Gräb-Schmidt, Elisabeth [Hrsg.]

Titel/Untertitel:

Was heißt Natur? Philosophischer Ort und Begründungsfunktion des Naturbegriffs.

Verlag:

Leipzig: Evangelische Verlagsanstalt 2015. 287 S. m. Abb. = Veröffentlichungen der Wissenschaftlichen Gesellschaft für Theologie, 43. Kart. EUR 48,00. ISBN 978-3-374-04158-9.

Rezensent:

Christian Polke

»Die Bestimmung des Naturbegriffs ist die eigentliche Aufgabe der Philosophie« (7) – mit diesem Titat von Charles Taylor beginnt Elisabeth Gräb-Schmidt ihre Einleitung in den hier anzuzeigenden und zu rezensierenden Tagungsband der Fachgruppe Systematische Theologie der Wissenschaftlichen Gesellschaft für Theologie. Wenn dem so ist, dann hat die Philosophie in der Mehrzahl ihrer gegenwärtig vertretenen Spielarten ihr Thema jedenfalls gründlichst verfehlt.
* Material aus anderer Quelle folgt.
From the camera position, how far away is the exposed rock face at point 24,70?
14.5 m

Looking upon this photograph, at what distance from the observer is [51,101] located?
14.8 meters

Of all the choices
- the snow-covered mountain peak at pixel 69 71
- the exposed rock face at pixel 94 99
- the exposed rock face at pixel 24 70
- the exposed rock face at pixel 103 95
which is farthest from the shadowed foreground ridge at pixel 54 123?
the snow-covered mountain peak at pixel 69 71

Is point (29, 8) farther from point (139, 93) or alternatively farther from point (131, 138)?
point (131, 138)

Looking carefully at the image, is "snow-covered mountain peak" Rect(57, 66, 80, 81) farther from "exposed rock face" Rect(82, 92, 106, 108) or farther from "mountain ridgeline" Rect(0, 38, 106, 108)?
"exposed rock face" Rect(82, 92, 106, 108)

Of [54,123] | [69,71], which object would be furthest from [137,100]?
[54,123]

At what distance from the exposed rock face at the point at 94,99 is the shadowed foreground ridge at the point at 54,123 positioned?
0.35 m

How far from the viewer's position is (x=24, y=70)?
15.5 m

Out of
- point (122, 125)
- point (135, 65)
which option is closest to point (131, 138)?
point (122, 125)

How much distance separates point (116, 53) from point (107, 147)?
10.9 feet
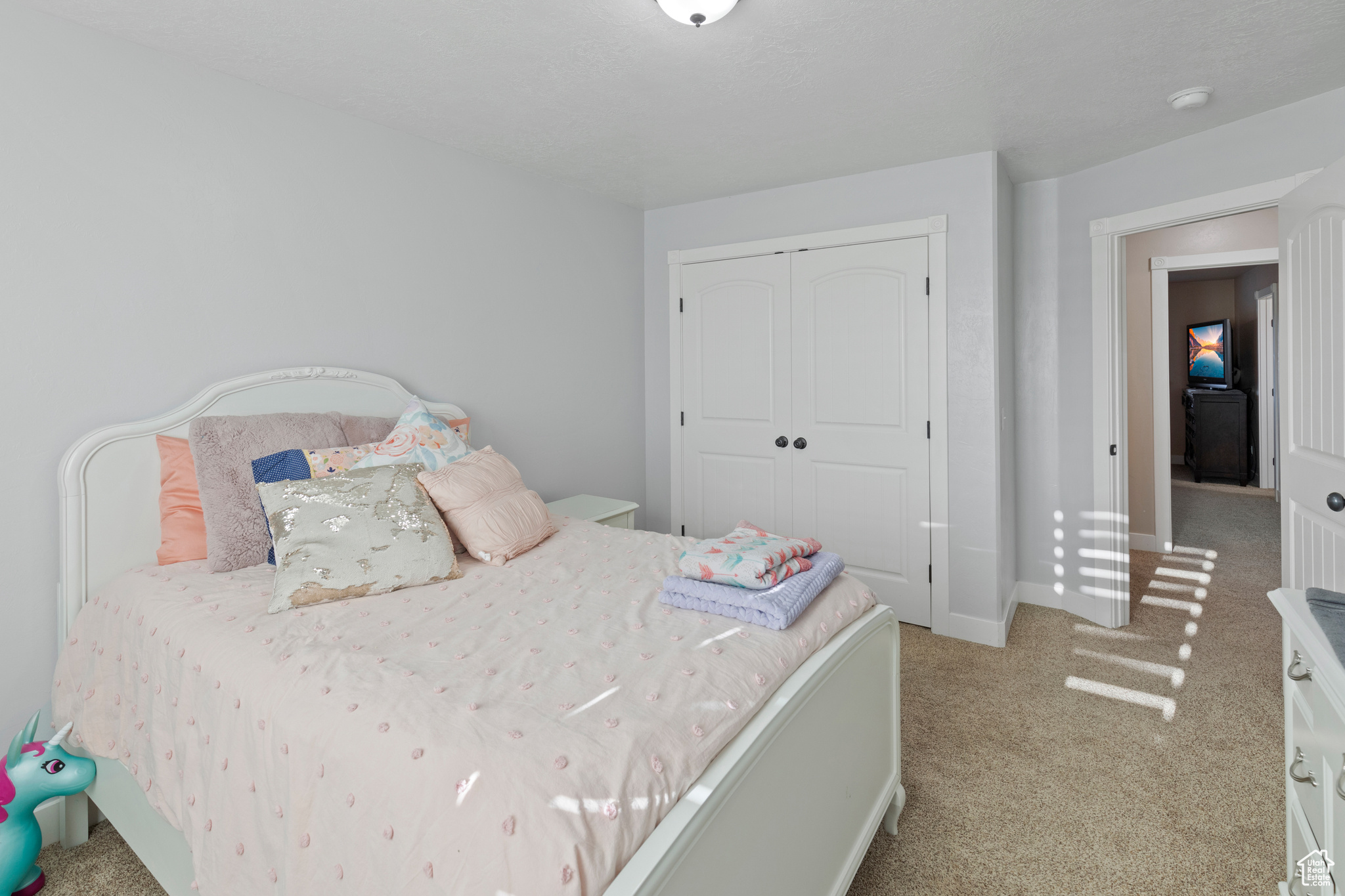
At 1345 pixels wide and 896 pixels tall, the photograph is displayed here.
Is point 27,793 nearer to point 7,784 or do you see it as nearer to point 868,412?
point 7,784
Und wie steht es mit der Theologie? Zumal in ihrer deutschsprachigen, protestantischen Gestalt dürften auch hier deutliche Zweifel angebracht sein. Denn mit Ausnahme von Figuren wie Wolfhart Pannenberg, den zumeist übersehenen, unlängst verstorbenen Eberhard Wölfel und allen voran Hermann Deuser, sind naturphilosophische und kosmologische Fragen und ihre fundamentaltheologische Bedeutung für lange Zeit als vorneuzeitlich abgetan worden. Allenfalls in der theologischen Ethik – hier vor allem den Revolutionen in der Biotechnologie und jüngst der Computer Science und KI-Forschung geschuldet – lassen sich zahlreiche Ausnahmen vermerken. Schon von daher ist es zu begrüßen, wenn sich Vertreterinnen und Vertreter der Zunft verstärkt aus fundamental-philosophischen, -theologischen und -ethischen Perspektiven dieser Frage erneut zuwenden.
Der Band umfasst insgesamt elf Beiträge, die sich aus verschiedenen Disziplinen und Teilgebieten (Ethik, Fundamentaltheologie, Dogmatik) mit gegenwärtig diskutierten Themensträngen rund um die Relevanz des Naturbegriffs und seiner Komplementärbegriffe (Rationalität, Technik etc.) beschäftigen. Den Auftakt macht Friedrich Lohmann mit einer Bestandsaufnahme und Reaktualisierung der Naturrechtstradition jenseits der üblichen, schematischen Vorwürfe (vgl. 13–53). Darauf wird gleich noch einzugehen sein. Es folgen Überlegungen von Martin Wendte (vgl. 55–81), die, ausgehend von der Beschreibung der Spätmoderne als einem technologisch gestalteten Zeitalter der Zeit- und Raumschrumpfung, eine hierzulande weniger prominente, reformorientierte Deutung des Technikverständnisses des späten Heideggers mit einer Relektüre von Luthers Theologie (insbesondere in der Schrift »Vom Abendmahl Christi. Bekenntnis« [1528]) als Gabetheologie verknüpft. Dies dient dazu, einer – in meinen Worten – zeitentschleunigten und raumsensiblen Theologie und Ethik, nicht zu­letzt des Sonntags, das Wort zu reden. Dass zu einem adäquaten Gegenwartsverständnis von Rolle und Funktion des Naturbegriffs insbesondere die zunehmend wichtigen ethischen Fragen um das Verhältnis von Mensch und Maschine sowie Mensch und Tier gehören, machen die folgenden Beiträge deutlich. Christian Schwarke (vgl. 83–95) beschäftigt sich damit, wie sich unser Selbstbild durch technische wie technologische Innovationen verändert, und zwar unter der Prämisse, dass Technik selbst nicht einfach nur zur zweiten Natur wird, sondern selbst Natur in einem verwandelten Sinne ist. Dass sie dabei zudem eine innere Transzendenzdimension aufweisen kann, illustriert er an Exponaten einer seinerzeit berühmten Ausstellung zum Maschinenzeitalter 1927 in New York (vgl. 87 ff.) Bündeln lassen sich Schwarkes Analysen in der These, wonach im »Prozess der Technisierung […] der Naturbegriff das gleiche Schicksal wie der Gottesbegriff und der Seelenbegriff [erleidet]. Er wird stets abstrakter und in diesem Sinne transzendenter« (94).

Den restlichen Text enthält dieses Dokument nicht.